> Passage shown
Hacker News new | ask | show | jobs
by visarga 890 days ago
> the cost of these synthetic datasets is very high. Nobody is sharing

There are plenty of synthetic datasets generated from GPT-4 and other models^[1]. But MS created a large one, 150B tokens. Still 2 orders of magnitude smaller than the 13T used to train GPT-4.

But in the future this will be the main way to improve models - put them to work, and filter their good stuff. Then retrain. Very expensive, but that is the cost of evolution. It took humans a very long time to create the culture and technology that underlies LLMs, it will take a similar effort to push them forward.

Human generated text was the low hanging fruit, but now that it's picked, synthetic data is the only way forward. Models generating their own experience and feedback, doing exploration, combinatorial search, learning from their interactions with humans, from games, experiments and simulations.

(Collected data)
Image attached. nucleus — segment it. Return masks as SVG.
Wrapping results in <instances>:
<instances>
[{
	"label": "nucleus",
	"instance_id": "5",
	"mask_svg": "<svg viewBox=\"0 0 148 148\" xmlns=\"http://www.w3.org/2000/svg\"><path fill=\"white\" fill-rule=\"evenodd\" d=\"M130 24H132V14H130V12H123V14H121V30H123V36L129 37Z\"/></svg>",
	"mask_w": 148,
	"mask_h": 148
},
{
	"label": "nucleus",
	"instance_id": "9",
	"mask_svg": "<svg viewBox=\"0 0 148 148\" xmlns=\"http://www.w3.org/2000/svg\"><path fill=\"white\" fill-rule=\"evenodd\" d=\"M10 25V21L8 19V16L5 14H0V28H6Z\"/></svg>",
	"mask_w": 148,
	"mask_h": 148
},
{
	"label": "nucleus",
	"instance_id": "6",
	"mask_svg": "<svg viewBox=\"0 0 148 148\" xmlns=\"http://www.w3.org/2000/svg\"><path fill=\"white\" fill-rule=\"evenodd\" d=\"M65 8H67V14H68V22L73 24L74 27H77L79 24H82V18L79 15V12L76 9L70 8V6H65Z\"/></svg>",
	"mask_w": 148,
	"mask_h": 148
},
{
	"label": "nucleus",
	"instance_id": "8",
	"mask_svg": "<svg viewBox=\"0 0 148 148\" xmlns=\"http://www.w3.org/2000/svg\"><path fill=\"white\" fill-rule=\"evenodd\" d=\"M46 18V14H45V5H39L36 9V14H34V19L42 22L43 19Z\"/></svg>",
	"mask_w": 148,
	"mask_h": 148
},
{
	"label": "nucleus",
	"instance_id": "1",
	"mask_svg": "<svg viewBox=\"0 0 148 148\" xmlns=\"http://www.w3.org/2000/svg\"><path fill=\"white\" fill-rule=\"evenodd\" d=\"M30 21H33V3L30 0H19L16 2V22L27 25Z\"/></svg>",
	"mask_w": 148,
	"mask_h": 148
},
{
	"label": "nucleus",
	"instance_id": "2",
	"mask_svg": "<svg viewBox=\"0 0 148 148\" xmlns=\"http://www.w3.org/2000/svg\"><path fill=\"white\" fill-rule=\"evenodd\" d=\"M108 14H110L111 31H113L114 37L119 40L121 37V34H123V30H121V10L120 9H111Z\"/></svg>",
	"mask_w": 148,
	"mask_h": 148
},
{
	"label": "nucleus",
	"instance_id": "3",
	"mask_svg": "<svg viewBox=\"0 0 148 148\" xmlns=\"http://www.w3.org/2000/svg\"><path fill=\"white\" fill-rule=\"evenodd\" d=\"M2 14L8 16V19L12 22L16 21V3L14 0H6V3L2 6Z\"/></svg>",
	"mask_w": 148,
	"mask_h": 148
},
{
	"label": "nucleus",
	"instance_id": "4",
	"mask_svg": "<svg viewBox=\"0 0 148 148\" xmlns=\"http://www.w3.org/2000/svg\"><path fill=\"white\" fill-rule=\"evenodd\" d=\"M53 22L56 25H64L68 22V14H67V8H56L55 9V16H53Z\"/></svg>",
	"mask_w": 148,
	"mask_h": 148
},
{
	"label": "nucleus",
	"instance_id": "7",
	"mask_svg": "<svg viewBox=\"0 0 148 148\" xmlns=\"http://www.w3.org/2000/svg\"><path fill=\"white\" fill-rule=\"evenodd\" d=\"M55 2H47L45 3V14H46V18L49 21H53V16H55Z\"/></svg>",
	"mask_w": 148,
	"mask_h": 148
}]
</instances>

> Apply what you read
1. According to the comment on synthetic datasets, how many tokens does the Microsoft dataset contain?
2. Continue the comment on synthetic training data from its last sentence.
You can leave the entries aside.

> Results by task
1. 150B tokens.

2.
But if we're talking about synthetic data - then the elephant in the room is the chat logs of OpenAI. They got 180M users, assume 10K tokens/user/month, that would be 1.8B tokens per month, mostly AI written but interspersed with human replies and tool generated output. This means they can collect in less than a year about as much synthetic data as the original training set.

What if they train GPT-5 solely on synthetic data? That would simplify the copyright issues a lot, and give a 5x boost in efficiency.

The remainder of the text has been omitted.